- [READING TEXT]
GosuDa - 1 year ago 73

Java Question

EDIT: Since there are claims that this is a duplicate question, I will state my stance on why it is not.

- The other question had posed a problem regarding the conversion of a string input to an integer (the answer deemed correct). This is irrelevant here, as the problem in my case is one of logic.
- The solutions on the other question cannot correct the problem this question presents (finding the syntactical "charAt" error).
- Frankly, the context of the other question is beyond the scope of my knowledge in Java.

I have successfully created a program that converts binary numbers to decimal numbers.

`import java.util.Scanner;`

public class ProblemThree // to convert binary to decimal

{

public static void main (String[]args)

{

Scanner scan = new Scanner (System.in);

System.out.print("Enter binary");

int binary = scan.nextInt();

int answer = 0;

int length = String.valueOf(binary).length();

int[] number = new int[length];

int[] powerTwo = new int[length];

// To list every digit separately //

for (int n = 0; n <= length - 1; n++)

- [WORK INSTRUCTION]
In the Java thread on binary-to-decimal conversion, put this sentence into Spanish: "I have successfully created a program that converts binary numbers to decimal numbers." None of the material after this point is needed.

- [STORED DATA]
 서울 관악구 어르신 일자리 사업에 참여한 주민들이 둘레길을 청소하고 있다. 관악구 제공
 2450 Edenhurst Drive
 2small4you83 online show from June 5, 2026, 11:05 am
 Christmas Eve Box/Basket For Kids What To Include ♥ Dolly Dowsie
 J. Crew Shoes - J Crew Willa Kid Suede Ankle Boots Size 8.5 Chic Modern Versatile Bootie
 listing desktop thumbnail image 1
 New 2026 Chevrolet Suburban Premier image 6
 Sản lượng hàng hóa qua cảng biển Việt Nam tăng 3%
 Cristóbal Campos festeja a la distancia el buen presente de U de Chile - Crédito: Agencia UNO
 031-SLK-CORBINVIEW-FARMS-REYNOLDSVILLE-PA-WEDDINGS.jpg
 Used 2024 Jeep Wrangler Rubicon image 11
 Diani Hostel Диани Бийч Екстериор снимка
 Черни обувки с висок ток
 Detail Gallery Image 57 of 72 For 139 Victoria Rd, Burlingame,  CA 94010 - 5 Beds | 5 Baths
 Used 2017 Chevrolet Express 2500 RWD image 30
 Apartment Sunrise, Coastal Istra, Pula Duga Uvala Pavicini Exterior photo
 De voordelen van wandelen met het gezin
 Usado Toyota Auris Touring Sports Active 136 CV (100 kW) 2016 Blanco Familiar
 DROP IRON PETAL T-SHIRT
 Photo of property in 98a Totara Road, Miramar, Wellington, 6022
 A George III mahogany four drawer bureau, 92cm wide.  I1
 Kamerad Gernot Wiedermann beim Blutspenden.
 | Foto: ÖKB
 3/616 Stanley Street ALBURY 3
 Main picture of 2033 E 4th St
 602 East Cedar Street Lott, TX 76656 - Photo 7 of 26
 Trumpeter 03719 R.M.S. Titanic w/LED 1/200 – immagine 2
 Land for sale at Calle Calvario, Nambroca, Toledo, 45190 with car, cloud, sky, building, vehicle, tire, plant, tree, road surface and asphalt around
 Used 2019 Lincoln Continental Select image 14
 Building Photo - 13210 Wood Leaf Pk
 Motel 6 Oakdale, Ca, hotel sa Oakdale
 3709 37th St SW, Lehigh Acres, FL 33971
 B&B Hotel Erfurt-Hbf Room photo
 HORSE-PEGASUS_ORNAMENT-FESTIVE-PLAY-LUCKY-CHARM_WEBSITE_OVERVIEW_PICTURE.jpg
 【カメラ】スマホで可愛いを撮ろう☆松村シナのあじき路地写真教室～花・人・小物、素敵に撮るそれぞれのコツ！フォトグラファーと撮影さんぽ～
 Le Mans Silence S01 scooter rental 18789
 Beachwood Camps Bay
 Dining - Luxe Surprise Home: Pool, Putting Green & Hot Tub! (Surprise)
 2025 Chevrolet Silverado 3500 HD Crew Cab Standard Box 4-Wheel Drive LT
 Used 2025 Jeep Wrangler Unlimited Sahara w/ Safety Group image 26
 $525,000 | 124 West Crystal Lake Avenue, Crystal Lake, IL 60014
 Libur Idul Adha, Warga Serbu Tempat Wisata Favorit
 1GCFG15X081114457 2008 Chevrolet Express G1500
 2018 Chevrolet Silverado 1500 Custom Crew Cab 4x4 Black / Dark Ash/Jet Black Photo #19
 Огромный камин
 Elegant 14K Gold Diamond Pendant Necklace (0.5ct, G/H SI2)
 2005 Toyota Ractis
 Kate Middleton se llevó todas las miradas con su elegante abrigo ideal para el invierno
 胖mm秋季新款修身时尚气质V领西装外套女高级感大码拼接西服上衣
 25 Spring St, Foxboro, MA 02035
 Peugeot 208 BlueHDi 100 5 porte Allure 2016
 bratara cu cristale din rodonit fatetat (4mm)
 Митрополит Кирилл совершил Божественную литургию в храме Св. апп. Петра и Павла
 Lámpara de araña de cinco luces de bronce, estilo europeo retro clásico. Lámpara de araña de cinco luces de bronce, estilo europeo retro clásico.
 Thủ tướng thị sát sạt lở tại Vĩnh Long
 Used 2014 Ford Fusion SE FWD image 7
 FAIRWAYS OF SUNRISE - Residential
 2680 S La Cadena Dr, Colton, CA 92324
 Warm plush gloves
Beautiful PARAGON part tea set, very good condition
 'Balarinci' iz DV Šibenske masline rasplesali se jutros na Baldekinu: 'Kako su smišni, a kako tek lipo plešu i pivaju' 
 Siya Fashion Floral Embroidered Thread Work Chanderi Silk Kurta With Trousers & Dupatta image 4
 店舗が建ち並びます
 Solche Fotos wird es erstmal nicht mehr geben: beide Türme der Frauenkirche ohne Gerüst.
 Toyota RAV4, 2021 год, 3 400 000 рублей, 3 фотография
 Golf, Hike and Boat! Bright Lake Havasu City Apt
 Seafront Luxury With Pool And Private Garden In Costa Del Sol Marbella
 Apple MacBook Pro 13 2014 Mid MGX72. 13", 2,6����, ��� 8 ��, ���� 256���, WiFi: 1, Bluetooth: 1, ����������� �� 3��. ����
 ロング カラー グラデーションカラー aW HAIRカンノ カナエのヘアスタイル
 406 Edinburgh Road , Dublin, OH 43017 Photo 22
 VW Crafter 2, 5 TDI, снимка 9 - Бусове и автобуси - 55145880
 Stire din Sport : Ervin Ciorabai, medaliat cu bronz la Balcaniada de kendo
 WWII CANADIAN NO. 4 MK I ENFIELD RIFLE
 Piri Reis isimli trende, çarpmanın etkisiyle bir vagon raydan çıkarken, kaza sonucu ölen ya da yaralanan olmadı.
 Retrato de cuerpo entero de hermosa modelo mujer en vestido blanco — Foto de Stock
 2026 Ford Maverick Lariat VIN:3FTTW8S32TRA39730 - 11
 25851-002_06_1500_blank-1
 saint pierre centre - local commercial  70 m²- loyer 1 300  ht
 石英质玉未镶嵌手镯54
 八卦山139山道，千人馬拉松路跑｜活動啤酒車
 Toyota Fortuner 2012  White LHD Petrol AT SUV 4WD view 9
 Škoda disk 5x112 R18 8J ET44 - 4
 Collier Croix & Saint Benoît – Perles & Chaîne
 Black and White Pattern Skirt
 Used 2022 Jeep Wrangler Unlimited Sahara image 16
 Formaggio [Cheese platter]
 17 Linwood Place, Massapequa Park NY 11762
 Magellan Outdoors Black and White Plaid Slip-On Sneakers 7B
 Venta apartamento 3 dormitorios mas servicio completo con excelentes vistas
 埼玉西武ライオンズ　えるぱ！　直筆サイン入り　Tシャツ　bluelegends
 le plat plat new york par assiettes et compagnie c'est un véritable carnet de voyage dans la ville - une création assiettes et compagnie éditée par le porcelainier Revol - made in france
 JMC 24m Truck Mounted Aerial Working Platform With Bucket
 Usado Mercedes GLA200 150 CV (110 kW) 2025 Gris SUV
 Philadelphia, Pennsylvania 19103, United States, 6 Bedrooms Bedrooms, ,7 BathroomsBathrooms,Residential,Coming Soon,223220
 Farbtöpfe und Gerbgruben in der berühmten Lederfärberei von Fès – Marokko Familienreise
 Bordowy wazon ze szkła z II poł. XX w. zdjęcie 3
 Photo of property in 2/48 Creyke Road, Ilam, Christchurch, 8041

- [EXERCISE SOLUTION]
He creado con éxito un programa que convierte números binarios en números decimales.